• [WHAT NEEDS TO BE DONE]
In the data that follows, find the line with "United States, site archbold_FL-22."; transcribe it, every later line up to the one with "United States, site archbold_FL-28.", and that line as well, exactly and with no others.

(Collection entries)
◆ ◆ ◆ ◆
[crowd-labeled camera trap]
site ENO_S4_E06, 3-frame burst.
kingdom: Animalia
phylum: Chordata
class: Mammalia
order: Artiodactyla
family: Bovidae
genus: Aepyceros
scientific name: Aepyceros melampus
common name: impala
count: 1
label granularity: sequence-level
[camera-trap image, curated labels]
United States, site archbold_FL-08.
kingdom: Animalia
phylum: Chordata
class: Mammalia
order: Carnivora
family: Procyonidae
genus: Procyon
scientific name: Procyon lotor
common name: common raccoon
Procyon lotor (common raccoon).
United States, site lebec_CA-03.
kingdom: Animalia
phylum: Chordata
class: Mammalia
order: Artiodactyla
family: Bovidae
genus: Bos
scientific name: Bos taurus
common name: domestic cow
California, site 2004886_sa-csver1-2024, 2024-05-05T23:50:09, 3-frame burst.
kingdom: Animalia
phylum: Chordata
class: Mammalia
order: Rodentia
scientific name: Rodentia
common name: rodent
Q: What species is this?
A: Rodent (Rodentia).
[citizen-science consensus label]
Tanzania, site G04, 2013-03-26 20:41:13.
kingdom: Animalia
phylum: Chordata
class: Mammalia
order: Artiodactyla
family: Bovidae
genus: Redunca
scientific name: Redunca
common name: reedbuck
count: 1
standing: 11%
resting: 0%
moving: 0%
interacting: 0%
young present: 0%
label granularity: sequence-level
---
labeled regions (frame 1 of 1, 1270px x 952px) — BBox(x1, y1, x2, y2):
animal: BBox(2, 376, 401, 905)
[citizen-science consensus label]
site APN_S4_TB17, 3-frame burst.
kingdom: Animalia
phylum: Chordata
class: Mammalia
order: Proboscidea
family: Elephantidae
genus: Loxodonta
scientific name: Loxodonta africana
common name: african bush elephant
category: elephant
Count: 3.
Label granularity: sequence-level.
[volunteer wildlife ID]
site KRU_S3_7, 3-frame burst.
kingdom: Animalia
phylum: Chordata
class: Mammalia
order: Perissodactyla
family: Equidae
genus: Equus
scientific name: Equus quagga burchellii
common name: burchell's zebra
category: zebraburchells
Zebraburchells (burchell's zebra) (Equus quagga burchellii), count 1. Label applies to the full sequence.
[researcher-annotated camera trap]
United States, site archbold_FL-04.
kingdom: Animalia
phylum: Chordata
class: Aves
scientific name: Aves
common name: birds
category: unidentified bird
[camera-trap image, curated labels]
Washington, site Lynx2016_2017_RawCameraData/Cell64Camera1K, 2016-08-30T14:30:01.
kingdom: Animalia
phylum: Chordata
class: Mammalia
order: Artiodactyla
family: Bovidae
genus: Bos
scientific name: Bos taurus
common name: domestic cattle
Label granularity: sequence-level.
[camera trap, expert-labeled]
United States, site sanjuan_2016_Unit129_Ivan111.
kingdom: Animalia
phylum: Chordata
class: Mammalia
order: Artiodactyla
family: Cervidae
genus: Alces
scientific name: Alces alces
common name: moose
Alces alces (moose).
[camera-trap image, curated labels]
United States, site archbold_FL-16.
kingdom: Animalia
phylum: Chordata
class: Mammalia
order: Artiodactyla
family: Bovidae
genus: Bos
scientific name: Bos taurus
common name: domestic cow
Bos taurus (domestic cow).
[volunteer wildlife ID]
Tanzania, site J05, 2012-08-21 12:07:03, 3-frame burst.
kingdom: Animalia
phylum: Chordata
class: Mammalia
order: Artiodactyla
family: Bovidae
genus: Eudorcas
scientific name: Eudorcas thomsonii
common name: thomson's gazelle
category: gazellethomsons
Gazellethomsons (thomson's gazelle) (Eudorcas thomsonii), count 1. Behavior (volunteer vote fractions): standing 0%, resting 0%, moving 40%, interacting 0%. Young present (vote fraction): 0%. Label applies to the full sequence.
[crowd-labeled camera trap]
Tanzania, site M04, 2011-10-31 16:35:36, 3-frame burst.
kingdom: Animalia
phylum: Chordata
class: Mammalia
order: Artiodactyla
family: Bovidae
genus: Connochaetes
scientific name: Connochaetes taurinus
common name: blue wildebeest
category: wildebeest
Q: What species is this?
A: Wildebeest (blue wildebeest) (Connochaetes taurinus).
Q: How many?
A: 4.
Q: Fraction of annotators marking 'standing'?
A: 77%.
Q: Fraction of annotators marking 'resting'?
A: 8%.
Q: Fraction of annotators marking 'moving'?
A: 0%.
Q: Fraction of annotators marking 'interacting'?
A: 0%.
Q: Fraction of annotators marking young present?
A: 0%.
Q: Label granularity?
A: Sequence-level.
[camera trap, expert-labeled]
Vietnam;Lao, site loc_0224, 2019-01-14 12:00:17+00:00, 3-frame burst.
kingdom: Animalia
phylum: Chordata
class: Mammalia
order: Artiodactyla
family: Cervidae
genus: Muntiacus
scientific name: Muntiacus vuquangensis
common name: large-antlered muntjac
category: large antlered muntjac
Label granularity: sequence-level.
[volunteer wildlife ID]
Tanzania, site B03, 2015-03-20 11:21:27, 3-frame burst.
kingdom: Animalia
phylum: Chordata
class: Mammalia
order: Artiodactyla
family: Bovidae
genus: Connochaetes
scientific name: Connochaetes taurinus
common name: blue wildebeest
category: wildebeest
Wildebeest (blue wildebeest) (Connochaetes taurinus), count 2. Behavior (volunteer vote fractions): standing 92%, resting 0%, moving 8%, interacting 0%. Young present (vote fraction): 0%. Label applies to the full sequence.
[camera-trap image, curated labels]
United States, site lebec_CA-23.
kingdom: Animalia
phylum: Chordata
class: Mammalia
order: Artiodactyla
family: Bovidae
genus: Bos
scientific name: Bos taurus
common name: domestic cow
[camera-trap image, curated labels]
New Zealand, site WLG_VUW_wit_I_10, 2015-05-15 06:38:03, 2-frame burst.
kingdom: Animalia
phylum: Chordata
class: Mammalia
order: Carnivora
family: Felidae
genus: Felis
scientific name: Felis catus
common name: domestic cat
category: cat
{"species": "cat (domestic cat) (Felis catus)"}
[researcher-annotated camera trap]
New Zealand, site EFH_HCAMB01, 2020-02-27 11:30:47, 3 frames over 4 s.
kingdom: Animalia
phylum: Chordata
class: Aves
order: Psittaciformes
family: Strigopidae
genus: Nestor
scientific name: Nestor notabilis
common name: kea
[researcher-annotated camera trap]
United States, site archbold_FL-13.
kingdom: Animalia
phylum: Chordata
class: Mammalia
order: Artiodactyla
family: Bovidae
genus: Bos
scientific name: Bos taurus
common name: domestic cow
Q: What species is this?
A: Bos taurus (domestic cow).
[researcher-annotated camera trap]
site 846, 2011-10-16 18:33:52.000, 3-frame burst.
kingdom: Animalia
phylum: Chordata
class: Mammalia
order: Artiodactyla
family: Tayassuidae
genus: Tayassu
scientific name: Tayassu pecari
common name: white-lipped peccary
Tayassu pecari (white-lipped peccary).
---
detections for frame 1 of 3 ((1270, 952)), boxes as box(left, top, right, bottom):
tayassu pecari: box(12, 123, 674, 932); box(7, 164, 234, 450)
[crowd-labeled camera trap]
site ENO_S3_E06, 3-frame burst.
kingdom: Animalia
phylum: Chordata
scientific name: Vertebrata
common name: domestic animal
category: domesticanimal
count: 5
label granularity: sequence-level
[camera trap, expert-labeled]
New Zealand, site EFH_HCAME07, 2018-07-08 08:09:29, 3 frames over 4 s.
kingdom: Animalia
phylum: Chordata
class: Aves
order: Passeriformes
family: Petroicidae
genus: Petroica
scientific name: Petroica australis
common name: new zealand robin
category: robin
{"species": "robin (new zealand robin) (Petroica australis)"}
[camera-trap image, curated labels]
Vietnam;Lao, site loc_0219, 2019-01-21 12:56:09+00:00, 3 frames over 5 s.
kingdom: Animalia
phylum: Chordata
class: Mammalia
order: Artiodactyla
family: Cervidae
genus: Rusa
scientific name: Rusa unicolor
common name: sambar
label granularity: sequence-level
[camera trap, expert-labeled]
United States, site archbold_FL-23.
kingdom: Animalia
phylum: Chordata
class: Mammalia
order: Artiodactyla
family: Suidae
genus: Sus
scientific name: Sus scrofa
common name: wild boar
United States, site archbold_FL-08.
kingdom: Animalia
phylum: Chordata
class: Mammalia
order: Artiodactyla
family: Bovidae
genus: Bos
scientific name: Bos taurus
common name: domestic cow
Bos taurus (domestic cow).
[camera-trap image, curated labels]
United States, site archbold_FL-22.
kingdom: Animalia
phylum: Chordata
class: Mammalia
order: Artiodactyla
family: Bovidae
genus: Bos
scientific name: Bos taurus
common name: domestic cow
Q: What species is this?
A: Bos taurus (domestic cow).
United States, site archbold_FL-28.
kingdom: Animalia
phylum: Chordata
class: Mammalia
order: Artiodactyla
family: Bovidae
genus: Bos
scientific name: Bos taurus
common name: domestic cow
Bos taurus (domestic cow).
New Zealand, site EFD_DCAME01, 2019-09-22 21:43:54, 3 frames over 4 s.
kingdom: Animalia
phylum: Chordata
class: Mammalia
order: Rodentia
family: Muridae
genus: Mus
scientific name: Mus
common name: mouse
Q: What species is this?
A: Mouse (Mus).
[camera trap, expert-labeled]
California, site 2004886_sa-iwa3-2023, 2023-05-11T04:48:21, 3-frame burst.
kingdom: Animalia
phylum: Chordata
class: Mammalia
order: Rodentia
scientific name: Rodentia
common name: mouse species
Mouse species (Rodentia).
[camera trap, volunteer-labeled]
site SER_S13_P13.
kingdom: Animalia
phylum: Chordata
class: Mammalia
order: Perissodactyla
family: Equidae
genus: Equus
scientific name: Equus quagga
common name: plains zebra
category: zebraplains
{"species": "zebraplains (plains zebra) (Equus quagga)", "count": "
◆ ◆ ◆ ◆
• [RESULT]
United States, site archbold_FL-22.
kingdom: Animalia
phylum: Chordata
class: Mammalia
order: Artiodactyla
family: Bovidae
genus: Bos
scientific name: Bos taurus
common name: domestic cow
Q: What species is this?
A: Bos taurus (domestic cow).
United States, site archbold_FL-28.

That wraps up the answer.